● Page excerpt
··········

Reproduction_cognitive

  • follow the cognitive local search
  • Generalist domain have a simplified representation of the state (i.e., "A" and "B")
  • Thus, the valid state bit includes [0,1,2,3, "A","B","*"] where "*" refers to the unknown domain, while 0-3 refers to the specialist perception/decision.
  • Average and max pooling as the cognitive algorithm

Reproduction_cognitive_8

  • Expand the 4 states framework into 8 states, where the decision representation/abstractiion is of 3 levels.
  • Generalist domain have a simplified representation of the state (i.e., "A" and "B" for the top level; "a", "b", "c", "d" for the middle level)
  • The representation of the 3-level knowledge abstraction

---A---|---B-----

--a---b-|-c---d---

-0-1-2-3|4-5-6-7--

Reproduction_diff_GS_roles

  • Generalist and Specialist domain will have unique cognitive search algorithm
    • Generalist will use average_cognitive_search
    • Specialist will use default_cognitive_search
    • T shape will use either average or default pattern, depending on which bit T shape is going to change
  • Provide a new indicator potential_fitness to highlight the value of Generalist
  • Agent class will have two state representation systems
    • Original/Distinct state representation (e.g., "0", "1", "2", "3" when state is equal to 4)

··········

● Objective 1
Reproduce the page excerpt word for word, starting with "Reproduction_diff_GS_roles" and going on through "equal to 4)".

··········

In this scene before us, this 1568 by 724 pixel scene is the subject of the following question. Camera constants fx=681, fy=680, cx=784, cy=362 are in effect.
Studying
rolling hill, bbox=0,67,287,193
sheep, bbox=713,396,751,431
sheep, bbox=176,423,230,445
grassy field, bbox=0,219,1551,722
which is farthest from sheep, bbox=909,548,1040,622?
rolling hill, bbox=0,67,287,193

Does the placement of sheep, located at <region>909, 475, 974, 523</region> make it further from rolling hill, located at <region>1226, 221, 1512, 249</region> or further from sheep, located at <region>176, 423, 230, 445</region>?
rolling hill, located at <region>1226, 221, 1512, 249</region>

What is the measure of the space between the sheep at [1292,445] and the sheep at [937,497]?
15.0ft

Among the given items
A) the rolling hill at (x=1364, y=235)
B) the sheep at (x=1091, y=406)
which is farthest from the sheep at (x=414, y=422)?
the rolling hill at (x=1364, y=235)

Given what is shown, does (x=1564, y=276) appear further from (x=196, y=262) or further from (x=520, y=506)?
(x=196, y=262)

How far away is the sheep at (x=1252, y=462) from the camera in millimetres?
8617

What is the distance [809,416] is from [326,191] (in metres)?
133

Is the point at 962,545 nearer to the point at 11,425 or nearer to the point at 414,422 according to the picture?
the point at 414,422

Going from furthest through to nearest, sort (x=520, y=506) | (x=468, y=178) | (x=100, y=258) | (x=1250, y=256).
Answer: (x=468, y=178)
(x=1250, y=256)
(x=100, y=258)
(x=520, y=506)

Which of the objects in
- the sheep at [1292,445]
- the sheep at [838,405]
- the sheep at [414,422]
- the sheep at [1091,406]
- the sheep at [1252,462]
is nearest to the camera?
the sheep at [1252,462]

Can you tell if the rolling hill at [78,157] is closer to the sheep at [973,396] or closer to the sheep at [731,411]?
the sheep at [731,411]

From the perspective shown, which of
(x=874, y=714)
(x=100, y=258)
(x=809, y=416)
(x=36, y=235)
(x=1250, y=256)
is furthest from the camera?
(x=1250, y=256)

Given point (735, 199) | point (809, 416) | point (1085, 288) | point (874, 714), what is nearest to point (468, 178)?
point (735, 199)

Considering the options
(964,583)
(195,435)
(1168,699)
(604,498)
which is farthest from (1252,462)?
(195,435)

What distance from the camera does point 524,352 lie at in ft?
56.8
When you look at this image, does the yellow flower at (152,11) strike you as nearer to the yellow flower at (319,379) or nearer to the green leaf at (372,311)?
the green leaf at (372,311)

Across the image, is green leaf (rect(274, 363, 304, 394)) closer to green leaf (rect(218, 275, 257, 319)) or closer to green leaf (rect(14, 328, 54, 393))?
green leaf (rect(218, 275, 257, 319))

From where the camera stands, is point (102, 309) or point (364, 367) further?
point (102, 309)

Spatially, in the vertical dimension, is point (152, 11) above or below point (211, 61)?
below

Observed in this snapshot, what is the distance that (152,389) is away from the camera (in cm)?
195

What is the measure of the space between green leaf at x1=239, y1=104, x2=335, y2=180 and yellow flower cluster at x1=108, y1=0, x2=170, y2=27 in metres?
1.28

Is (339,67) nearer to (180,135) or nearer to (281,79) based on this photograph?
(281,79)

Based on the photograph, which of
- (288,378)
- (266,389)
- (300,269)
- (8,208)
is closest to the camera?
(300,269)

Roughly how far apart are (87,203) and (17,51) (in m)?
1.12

··········

● Objective 2
In the records, rewrite every line starting with the line with "Is (339,67) nearer" and going on through the last line of the records, requests included. Multiply each coordinate and distance in the answers by 2.05, and round each result, halves up, to the number of decimal places the original had.

● Exercise answer 1
Reproduction_diff_GS_roles

  • Generalist and Specialist domain will have unique cognitive search algorithm
    • Generalist will use average_cognitive_search
    • Specialist will use default_cognitive_search
    • T shape will use either average or default pattern, depending on which bit T shape is going to change
  • Provide a new indicator potential_fitness to highlight the value of Generalist
  • Agent class will have two state representation systems
    • Original/Distinct state representation (e.g., "0", "1", "2", "3" when state is equal to 4)

● Exercise answer 2
Is (339,67) nearer to (180,135) or nearer to (281,79) based on this photograph?
(576,162)

Based on the photograph, which of
- (288,378)
- (266,389)
- (300,269)
- (8,208)
is closest to the camera?
(615,551)

Roughly how far apart are (87,203) and (17,51) (in m)?
2.30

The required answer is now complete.